Standard population-based reference values (1998 USA) for both the PCS and MCS scales are set to 50 points with an SD of 10 points [25]. Using these reference values, we observed that the mean values for both the PCS and MCS are within these parameters, with Spain having the highest PCS [51.58 (SD 7.56)] and MCS [51.54 (SD 7.55)]. The lowest PCS values were recorded in Italy [45.15 (SD 8.30)], with the Netherlands [43.59 (SD 5.68)] recording the lowest MCS values.

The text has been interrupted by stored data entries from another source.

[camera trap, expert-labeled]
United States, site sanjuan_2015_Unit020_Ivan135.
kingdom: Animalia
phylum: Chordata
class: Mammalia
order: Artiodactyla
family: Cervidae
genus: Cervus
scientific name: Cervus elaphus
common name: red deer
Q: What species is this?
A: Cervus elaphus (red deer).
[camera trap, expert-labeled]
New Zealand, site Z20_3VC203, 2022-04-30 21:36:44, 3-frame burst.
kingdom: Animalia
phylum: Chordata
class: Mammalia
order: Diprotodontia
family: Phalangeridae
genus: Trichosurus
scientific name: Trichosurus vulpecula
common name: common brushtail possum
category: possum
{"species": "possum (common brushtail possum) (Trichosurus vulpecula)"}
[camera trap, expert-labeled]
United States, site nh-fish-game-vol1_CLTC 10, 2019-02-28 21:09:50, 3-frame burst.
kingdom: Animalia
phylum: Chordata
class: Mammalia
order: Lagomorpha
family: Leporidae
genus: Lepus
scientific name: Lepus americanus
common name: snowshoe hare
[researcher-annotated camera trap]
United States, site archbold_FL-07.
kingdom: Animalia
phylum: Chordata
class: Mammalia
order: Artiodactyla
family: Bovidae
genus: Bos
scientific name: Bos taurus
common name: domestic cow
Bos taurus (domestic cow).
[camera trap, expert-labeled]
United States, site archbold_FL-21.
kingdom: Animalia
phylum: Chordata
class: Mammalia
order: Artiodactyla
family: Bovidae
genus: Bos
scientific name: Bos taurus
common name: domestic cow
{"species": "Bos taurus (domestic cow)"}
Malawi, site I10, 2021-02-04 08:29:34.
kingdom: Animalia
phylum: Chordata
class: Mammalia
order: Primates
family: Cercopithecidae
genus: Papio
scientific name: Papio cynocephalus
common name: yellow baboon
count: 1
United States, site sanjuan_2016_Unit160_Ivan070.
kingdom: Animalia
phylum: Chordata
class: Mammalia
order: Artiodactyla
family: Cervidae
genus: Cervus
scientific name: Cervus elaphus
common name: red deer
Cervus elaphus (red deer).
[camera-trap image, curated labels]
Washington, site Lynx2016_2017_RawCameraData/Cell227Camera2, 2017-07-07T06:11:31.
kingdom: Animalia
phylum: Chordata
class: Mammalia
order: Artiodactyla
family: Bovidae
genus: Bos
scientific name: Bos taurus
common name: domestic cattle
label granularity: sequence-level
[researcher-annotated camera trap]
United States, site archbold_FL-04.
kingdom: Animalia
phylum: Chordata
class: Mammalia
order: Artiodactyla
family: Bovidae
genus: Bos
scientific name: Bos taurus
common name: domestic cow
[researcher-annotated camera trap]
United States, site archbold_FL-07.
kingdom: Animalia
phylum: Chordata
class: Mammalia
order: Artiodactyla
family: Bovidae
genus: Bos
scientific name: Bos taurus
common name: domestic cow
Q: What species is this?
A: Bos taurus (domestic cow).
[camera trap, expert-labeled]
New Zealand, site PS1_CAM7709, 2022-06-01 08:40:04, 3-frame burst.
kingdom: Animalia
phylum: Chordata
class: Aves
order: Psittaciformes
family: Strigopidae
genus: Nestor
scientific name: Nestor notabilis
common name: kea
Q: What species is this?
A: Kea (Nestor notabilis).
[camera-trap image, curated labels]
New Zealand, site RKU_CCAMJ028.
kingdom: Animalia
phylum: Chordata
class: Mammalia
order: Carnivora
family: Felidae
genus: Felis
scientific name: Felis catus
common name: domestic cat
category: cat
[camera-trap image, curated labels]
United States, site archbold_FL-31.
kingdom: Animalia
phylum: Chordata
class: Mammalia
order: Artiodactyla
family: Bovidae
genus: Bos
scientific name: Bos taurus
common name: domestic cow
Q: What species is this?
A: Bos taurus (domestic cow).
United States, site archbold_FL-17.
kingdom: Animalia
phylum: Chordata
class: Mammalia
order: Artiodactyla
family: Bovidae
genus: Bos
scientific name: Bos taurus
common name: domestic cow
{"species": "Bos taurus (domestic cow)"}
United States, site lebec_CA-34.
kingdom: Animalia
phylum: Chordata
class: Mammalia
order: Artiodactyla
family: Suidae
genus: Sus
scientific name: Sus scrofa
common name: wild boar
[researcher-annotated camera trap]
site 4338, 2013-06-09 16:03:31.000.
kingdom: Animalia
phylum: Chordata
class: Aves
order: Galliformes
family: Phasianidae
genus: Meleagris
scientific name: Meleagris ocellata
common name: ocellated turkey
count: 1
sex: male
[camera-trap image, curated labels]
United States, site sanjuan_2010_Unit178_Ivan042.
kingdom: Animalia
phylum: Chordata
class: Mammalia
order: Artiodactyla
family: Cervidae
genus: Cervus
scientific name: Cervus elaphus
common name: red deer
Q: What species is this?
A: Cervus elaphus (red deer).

HRQoL scores stratified by eGFR
Baseline eGFR information was available for 92% of patients (n = 428). Table 2 summarizes the relationship between the 20 HRQoL subscores stratified by eGFR (groups 1–3). Patients with a lower eGFR were also less likely to be in full-time employment and reported lower sexual function on the KDQoL. Significant negative associations, which reflect a reduced QoL, for three subscores in the SF-36 relating to physical health (physical functioning, role limitations–physical and PCS) were found in relation to decreasing eGFR.
Table 2.
KDQoL-SF scores by eGFR group
KDQoL | eGFR Group 1 (>90 mL/min/1.73 m2) (n = 150) | eGFR Group 2 (60–90 mL/min/1.73 m2) (n = 168) | eGFR Group 3 (30–60 mL/min/1.73 m2) (n = 110) | P-value |
---|---|---|---|---|
Symptom/problem | 85.03 | 86.81 | 84.14 | .246 |
Effects of kidney disease | 92.42 | 93.49 | 90.62 | .127 |
Burden of kidney disease | 86.88 | 85.07 | 81.66 | .075 |
Work | 81.56 | 87.65 | 72.90 | .001 |
Cognitive function | 83.99 | 83.87 | 84.63 | .935 |
Social interaction | 80.38 | 80.70 | 81.05 | .949 |
Sexual function | 94.76 | 88.83 | 86.03 | .002 |
Sleep | 70.30 | 67.91 | 66.67 | .271 |
Social support | 77.50 | 79.14 | 81.00 | .566 |
Overall health | 75.96 | 75.37 | 71.12 | .053 |
SF-36 | ||||
Physical function | 92.70 | 90.77 | 83.03 | <.000 |
Role–physical | 88.48 | 86.09 | 78.01 | .021 |
Pain | 77.27 | 76.43 | 72.78 | .226 |
General health | 54.57 | 54.04 | 51.12 | .150 |
Emotional well-being | 65.24 | 65.26 | 64.13 | .789 |
Role–emotional | 75.65 | 75.83 | 70.68 | .288 |
Social function | 81.91 | 80.00 | 76.29 | .170 |
Energy/vitality | 49.24 | 47.27 | 43.35 | .074 |
PCS | 50.37 | 49.67 | 47.16 | .005 |
MCS | 46.26 | 46.17 | 45.52 | .747 |
Statistically significant values in bold (P < .05).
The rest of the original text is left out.